→ **Stored rows**:

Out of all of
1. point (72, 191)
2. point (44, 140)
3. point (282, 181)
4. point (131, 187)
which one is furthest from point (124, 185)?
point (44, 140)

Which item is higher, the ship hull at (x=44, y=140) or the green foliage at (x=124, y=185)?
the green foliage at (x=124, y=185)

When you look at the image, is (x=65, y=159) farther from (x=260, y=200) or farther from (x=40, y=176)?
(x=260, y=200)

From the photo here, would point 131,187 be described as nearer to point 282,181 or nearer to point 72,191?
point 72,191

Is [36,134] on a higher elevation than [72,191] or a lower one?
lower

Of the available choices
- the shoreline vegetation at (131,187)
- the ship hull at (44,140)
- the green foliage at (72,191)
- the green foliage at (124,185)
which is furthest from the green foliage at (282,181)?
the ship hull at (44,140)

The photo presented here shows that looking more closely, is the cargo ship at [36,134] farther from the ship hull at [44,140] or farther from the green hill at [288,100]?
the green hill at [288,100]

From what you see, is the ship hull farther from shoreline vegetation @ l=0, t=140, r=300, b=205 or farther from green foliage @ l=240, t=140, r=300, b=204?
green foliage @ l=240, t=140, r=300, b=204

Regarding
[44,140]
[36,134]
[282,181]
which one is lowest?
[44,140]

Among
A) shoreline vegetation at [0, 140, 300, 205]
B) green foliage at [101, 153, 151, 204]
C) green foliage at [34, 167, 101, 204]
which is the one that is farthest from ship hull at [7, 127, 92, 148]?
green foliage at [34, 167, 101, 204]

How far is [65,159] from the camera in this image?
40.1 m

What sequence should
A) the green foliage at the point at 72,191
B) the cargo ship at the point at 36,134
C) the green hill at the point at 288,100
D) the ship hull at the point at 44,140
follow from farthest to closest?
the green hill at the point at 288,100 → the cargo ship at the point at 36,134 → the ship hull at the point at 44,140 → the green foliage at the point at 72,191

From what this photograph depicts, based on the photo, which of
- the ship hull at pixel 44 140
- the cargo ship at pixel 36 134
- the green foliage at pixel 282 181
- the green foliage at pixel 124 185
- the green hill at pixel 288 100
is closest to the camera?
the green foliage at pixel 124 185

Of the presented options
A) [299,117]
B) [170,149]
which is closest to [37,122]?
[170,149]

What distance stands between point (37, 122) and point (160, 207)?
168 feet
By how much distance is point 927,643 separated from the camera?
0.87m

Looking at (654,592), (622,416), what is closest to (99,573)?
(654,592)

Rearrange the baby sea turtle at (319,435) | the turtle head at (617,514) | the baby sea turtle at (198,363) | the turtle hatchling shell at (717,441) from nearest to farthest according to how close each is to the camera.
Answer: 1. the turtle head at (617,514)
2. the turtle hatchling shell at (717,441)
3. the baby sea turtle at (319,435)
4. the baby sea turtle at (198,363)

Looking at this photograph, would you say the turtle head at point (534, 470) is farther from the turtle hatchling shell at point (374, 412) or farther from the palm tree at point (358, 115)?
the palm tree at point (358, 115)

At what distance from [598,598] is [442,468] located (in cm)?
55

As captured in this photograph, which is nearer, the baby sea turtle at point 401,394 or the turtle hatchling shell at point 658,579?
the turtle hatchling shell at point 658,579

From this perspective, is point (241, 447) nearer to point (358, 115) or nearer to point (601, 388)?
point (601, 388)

→ **What you should do**: Can you reproduce the records word for word, starting at the line that contains "Of the presented options" and ending with the last line of the records?

→ **Finished exercise**:
Of the presented options
A) [299,117]
B) [170,149]
which is closest to [37,122]?
[170,149]

What distance stands between point (37, 122) and point (160, 207)?
168 feet
By how much distance is point 927,643 separated from the camera?
0.87m

Looking at (654,592), (622,416), what is closest to (99,573)?
(654,592)

Rearrange the baby sea turtle at (319,435) | the turtle head at (617,514) | the baby sea turtle at (198,363) | the turtle hatchling shell at (717,441) from nearest to farthest according to how close each is to the camera.
Answer: 1. the turtle head at (617,514)
2. the turtle hatchling shell at (717,441)
3. the baby sea turtle at (319,435)
4. the baby sea turtle at (198,363)

Looking at this photograph, would you say the turtle head at point (534, 470) is farther from the turtle hatchling shell at point (374, 412) or farther from the palm tree at point (358, 115)?
the palm tree at point (358, 115)

At what distance from [598,598] is [442,468] located (in cm)?
55

As captured in this photograph, which is nearer, the baby sea turtle at point 401,394 or the turtle hatchling shell at point 658,579?
the turtle hatchling shell at point 658,579

From this perspective, is point (241, 447) nearer to point (358, 115) or nearer to point (601, 388)?
point (601, 388)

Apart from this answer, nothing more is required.